§ **Exercise objective**
Extend the forum thread comparing the Monitor Audio RXW12 and SVS subwoofers, beginning after its final post.

# Monitor audio RXW12 vs SVS



## tonyvdb (Sep 5, 2007)

A friend of mine wants to get a sub and the sales guy at the A/V store wants him to get the Monitor audio RXW12 and I think he would be better getting the SVS PB12 plus My personal opinion is the PB12 will outperform the RXW but what are your opinions?
I suspect that the above mentioned subs would preform better than the SVS PB12 NSD?


----------



## recruit (May 9, 2009)

Hi Tony, I would expect the SVS SB12 to be a better performer than the MA sub, in extension and distortion figures, and for the price the SB12 hits well above it's suggested price point, the NSD series will also outperform the MA for outright depth due to its size which will always be the limiting factor, while they make good speakers in the UK there subs are not as successful...SVS gives more bangs for your $$$


----------



## tonyvdb (Sep 5, 2007)

Thats what I thought, Thanks.
The issue here is the PB12 NSD and the SB12Plus are almost the same price but the 12plus had a more powerful amp but is in a sealed box where as the NSD is ported, I'm confused as to what would be a better fit for his situation.
His theater room is fairly small 12' wide, 15' long but is fully open to another larger space at the back with lots of angles and odd layout so I want to make sure he has enough oomph in the area he wants it to be.


----------



## Jon Liu (May 21, 2007)

I agree, Tony. The SVS will certainly give more bang for the buck. Remember, Monitor Audio has to deal with the middle man to get things sold, so there is price mark-up, therefore making value not as great. That's not to say that things bought at a B&M store can't be good quality, quite the opposite, but I think the recommendation for internet direct companies will always win my heart just a bit more. SVS PB12-Plus is a fantastic performer. Since they upgraded their drivers a while back they are even that much more worth it, IMO.

§ **Recorded information**
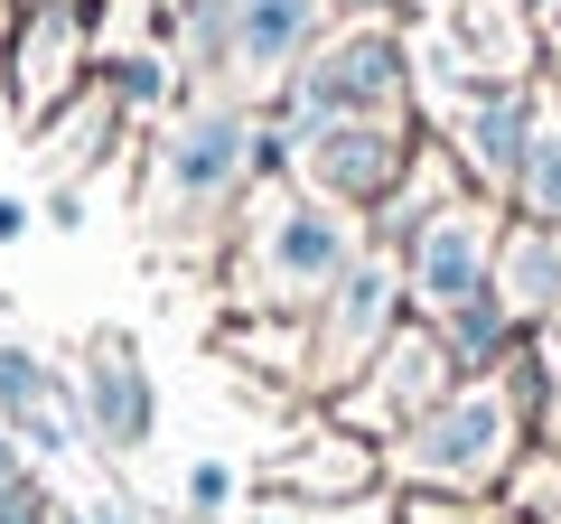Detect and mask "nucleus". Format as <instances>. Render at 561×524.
I'll return each instance as SVG.
<instances>
[{
  "instance_id": "obj_2",
  "label": "nucleus",
  "mask_w": 561,
  "mask_h": 524,
  "mask_svg": "<svg viewBox=\"0 0 561 524\" xmlns=\"http://www.w3.org/2000/svg\"><path fill=\"white\" fill-rule=\"evenodd\" d=\"M393 94H402L393 38H346V47H328V57L300 76V132H319V122H365Z\"/></svg>"
},
{
  "instance_id": "obj_18",
  "label": "nucleus",
  "mask_w": 561,
  "mask_h": 524,
  "mask_svg": "<svg viewBox=\"0 0 561 524\" xmlns=\"http://www.w3.org/2000/svg\"><path fill=\"white\" fill-rule=\"evenodd\" d=\"M552 10H561V0H552Z\"/></svg>"
},
{
  "instance_id": "obj_6",
  "label": "nucleus",
  "mask_w": 561,
  "mask_h": 524,
  "mask_svg": "<svg viewBox=\"0 0 561 524\" xmlns=\"http://www.w3.org/2000/svg\"><path fill=\"white\" fill-rule=\"evenodd\" d=\"M496 449H505V403L496 394H459V403H440L421 422L412 459H421V478H486Z\"/></svg>"
},
{
  "instance_id": "obj_13",
  "label": "nucleus",
  "mask_w": 561,
  "mask_h": 524,
  "mask_svg": "<svg viewBox=\"0 0 561 524\" xmlns=\"http://www.w3.org/2000/svg\"><path fill=\"white\" fill-rule=\"evenodd\" d=\"M515 197L534 206V216H552V225H561V132H534V150H524V179H515Z\"/></svg>"
},
{
  "instance_id": "obj_15",
  "label": "nucleus",
  "mask_w": 561,
  "mask_h": 524,
  "mask_svg": "<svg viewBox=\"0 0 561 524\" xmlns=\"http://www.w3.org/2000/svg\"><path fill=\"white\" fill-rule=\"evenodd\" d=\"M187 497H197V505H225V497H234V468H197V478H187Z\"/></svg>"
},
{
  "instance_id": "obj_7",
  "label": "nucleus",
  "mask_w": 561,
  "mask_h": 524,
  "mask_svg": "<svg viewBox=\"0 0 561 524\" xmlns=\"http://www.w3.org/2000/svg\"><path fill=\"white\" fill-rule=\"evenodd\" d=\"M393 169H402V150H393L383 122H319V132H309V179H319L328 197H383Z\"/></svg>"
},
{
  "instance_id": "obj_5",
  "label": "nucleus",
  "mask_w": 561,
  "mask_h": 524,
  "mask_svg": "<svg viewBox=\"0 0 561 524\" xmlns=\"http://www.w3.org/2000/svg\"><path fill=\"white\" fill-rule=\"evenodd\" d=\"M243 150H253V122L234 103H197V113L169 132V187L179 197H225L243 179Z\"/></svg>"
},
{
  "instance_id": "obj_14",
  "label": "nucleus",
  "mask_w": 561,
  "mask_h": 524,
  "mask_svg": "<svg viewBox=\"0 0 561 524\" xmlns=\"http://www.w3.org/2000/svg\"><path fill=\"white\" fill-rule=\"evenodd\" d=\"M552 282H561V253L542 235H524V253H505V291L515 300H552Z\"/></svg>"
},
{
  "instance_id": "obj_17",
  "label": "nucleus",
  "mask_w": 561,
  "mask_h": 524,
  "mask_svg": "<svg viewBox=\"0 0 561 524\" xmlns=\"http://www.w3.org/2000/svg\"><path fill=\"white\" fill-rule=\"evenodd\" d=\"M94 524H131V515H94Z\"/></svg>"
},
{
  "instance_id": "obj_11",
  "label": "nucleus",
  "mask_w": 561,
  "mask_h": 524,
  "mask_svg": "<svg viewBox=\"0 0 561 524\" xmlns=\"http://www.w3.org/2000/svg\"><path fill=\"white\" fill-rule=\"evenodd\" d=\"M346 300H337V346H375L383 338V309H393V262H365V272H346Z\"/></svg>"
},
{
  "instance_id": "obj_9",
  "label": "nucleus",
  "mask_w": 561,
  "mask_h": 524,
  "mask_svg": "<svg viewBox=\"0 0 561 524\" xmlns=\"http://www.w3.org/2000/svg\"><path fill=\"white\" fill-rule=\"evenodd\" d=\"M94 431L113 449H131L140 431H150V375L131 365V346H122V338L94 346Z\"/></svg>"
},
{
  "instance_id": "obj_8",
  "label": "nucleus",
  "mask_w": 561,
  "mask_h": 524,
  "mask_svg": "<svg viewBox=\"0 0 561 524\" xmlns=\"http://www.w3.org/2000/svg\"><path fill=\"white\" fill-rule=\"evenodd\" d=\"M468 150H478V169H486V179H505V187H515V179H524V150H534V103H524L515 84L478 94V103H468Z\"/></svg>"
},
{
  "instance_id": "obj_16",
  "label": "nucleus",
  "mask_w": 561,
  "mask_h": 524,
  "mask_svg": "<svg viewBox=\"0 0 561 524\" xmlns=\"http://www.w3.org/2000/svg\"><path fill=\"white\" fill-rule=\"evenodd\" d=\"M20 225H28V206H10V197H0V243L20 235Z\"/></svg>"
},
{
  "instance_id": "obj_12",
  "label": "nucleus",
  "mask_w": 561,
  "mask_h": 524,
  "mask_svg": "<svg viewBox=\"0 0 561 524\" xmlns=\"http://www.w3.org/2000/svg\"><path fill=\"white\" fill-rule=\"evenodd\" d=\"M57 47H76V20H66V10H38V20H28V57H20V94L28 103H47L57 94Z\"/></svg>"
},
{
  "instance_id": "obj_3",
  "label": "nucleus",
  "mask_w": 561,
  "mask_h": 524,
  "mask_svg": "<svg viewBox=\"0 0 561 524\" xmlns=\"http://www.w3.org/2000/svg\"><path fill=\"white\" fill-rule=\"evenodd\" d=\"M412 291L440 309V319L486 291V225L468 216V206H449V216H431L412 235Z\"/></svg>"
},
{
  "instance_id": "obj_10",
  "label": "nucleus",
  "mask_w": 561,
  "mask_h": 524,
  "mask_svg": "<svg viewBox=\"0 0 561 524\" xmlns=\"http://www.w3.org/2000/svg\"><path fill=\"white\" fill-rule=\"evenodd\" d=\"M0 422H20L28 441H66V422L47 412V375H38V356H20V346H0Z\"/></svg>"
},
{
  "instance_id": "obj_4",
  "label": "nucleus",
  "mask_w": 561,
  "mask_h": 524,
  "mask_svg": "<svg viewBox=\"0 0 561 524\" xmlns=\"http://www.w3.org/2000/svg\"><path fill=\"white\" fill-rule=\"evenodd\" d=\"M262 262H272V291L309 300V291H328V282L356 272V243H346V225L328 216V206H290V216L262 235Z\"/></svg>"
},
{
  "instance_id": "obj_1",
  "label": "nucleus",
  "mask_w": 561,
  "mask_h": 524,
  "mask_svg": "<svg viewBox=\"0 0 561 524\" xmlns=\"http://www.w3.org/2000/svg\"><path fill=\"white\" fill-rule=\"evenodd\" d=\"M319 20H328V0H225V10H206L197 38L225 47V66L253 84L290 76V66L319 47Z\"/></svg>"
}]
</instances>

§ **Reply**
----------



## tonyvdb (Sep 5, 2007)

But that still leaves the main question unanswered as to what sub he should go with? The PB12 NSD or the SB12Plus. Suggestions?


----------



## eugovector (Sep 4, 2006)

SB offers smaller package, PB offers lower extension and more output. If he has the space, the PB.


----------



## recruit (May 9, 2009)

You can never have enough bass :whistling: the better the sub the more headroom he will have so my choice would most certainly be the PB12+ :T


----------



## tonyvdb (Sep 5, 2007)

Great, I will steer him in that direction.

Thanks guys.


----------



## tonyvdb (Sep 5, 2007)

recruit said:


> You can never have enough bass :whistling: the better the sub the more headroom he will have so my choice would most certainly be the PB12+ :T


Sadly the PB12 Plus is out of his price range.


----------



## Jon Liu (May 21, 2007)

How far over his budget is it?


----------



## tonyvdb (Sep 5, 2007)

About $600, Both the PB12NSD and the SB12 are under $1000


----------



## eugovector (Sep 4, 2006)

So 60+% more? Stick with the NSD. If he needs more bass in the future, he can buy a 2nd.


----------



## tonyvdb (Sep 5, 2007)

Yup, Thats my thoughts as well, Thanks again for all your input.


----------



## Jon Liu (May 21, 2007)

I agree. Even though the NSD is the "low" end driver of the SVS lineup, it is still a VERY capable sub.


----------



## datod (Jun 27, 2009)

Hmm has somebody ever meassured one of Monitor Audio's subs?
I have found the BRW-12 here in the forum but what about RSW12, RXW12, GSW12 or PL15?.


----------



## datod (Jun 27, 2009)

Has anyone had the opportunity to compare Monitor Audio's subs to the SVS SB12 ?


----------



## recruit (May 9, 2009)

As far as I know there is no measurments to compare the MA subs to the SVS SB12...while I am a fan of there speakers the subs are not as popular as most others, without any hard data it is difficult to know what there capabilities are...


----------



## tonyvdb (Sep 5, 2007)

Well he went with the PB12NSD and should have it by the middle of next week. I'll let you know what he thinks.


----------



## tonyvdb (Sep 5, 2007)

My Friend LOVES his PB12NSD his son was playing an X-Box game last night and apparently there was a part where the entire house shook :hsd: Another satisfied SVS customer. :T


----------



## recruit (May 9, 2009)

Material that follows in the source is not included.